Exercise description:
Would you give again, exactly, the lines running from the line with "scientific name: Cervus elaphus" to the end of the data below, both included?

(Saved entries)
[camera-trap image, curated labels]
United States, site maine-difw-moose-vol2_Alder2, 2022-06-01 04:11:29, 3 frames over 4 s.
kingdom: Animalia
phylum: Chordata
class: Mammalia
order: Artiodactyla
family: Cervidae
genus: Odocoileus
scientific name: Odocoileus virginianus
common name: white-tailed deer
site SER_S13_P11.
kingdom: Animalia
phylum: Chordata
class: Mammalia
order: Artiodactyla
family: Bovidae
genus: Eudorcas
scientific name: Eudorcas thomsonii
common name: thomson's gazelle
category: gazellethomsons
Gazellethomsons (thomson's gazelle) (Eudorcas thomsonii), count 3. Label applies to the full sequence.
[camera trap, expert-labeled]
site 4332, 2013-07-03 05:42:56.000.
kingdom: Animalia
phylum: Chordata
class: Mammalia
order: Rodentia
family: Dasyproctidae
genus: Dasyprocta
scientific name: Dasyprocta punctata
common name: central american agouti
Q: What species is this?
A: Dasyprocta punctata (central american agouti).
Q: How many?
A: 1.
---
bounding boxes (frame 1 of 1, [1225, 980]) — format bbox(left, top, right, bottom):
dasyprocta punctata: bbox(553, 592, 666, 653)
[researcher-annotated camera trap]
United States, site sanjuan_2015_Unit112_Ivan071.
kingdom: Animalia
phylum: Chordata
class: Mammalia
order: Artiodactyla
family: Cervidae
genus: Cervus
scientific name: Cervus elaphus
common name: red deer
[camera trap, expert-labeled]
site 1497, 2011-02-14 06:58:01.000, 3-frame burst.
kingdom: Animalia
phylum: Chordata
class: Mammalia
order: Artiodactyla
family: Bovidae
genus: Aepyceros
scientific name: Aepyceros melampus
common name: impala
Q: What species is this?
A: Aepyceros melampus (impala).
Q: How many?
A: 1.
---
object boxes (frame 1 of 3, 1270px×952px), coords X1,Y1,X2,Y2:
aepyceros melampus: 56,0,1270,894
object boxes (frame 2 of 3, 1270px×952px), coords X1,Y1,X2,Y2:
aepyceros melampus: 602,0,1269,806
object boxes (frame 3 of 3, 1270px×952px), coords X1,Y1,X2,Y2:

Output for this exercise:
scientific name: Cervus elaphus
common name: red deer
[camera trap, expert-labeled]
site 1497, 2011-02-14 06:58:01.000, 3-frame burst.
kingdom: Animalia
phylum: Chordata
class: Mammalia
order: Artiodactyla
family: Bovidae
genus: Aepyceros
scientific name: Aepyceros melampus
common name: impala
Q: What species is this?
A: Aepyceros melampus (impala).
Q: How many?
A: 1.
---
object boxes (frame 1 of 3, 1270px×952px), coords X1,Y1,X2,Y2:
aepyceros melampus: 56,0,1270,894
object boxes (frame 2 of 3, 1270px×952px), coords X1,Y1,X2,Y2:
aepyceros melampus: 602,0,1269,806
object boxes (frame 3 of 3, 1270px×952px), coords X1,Y1,X2,Y2:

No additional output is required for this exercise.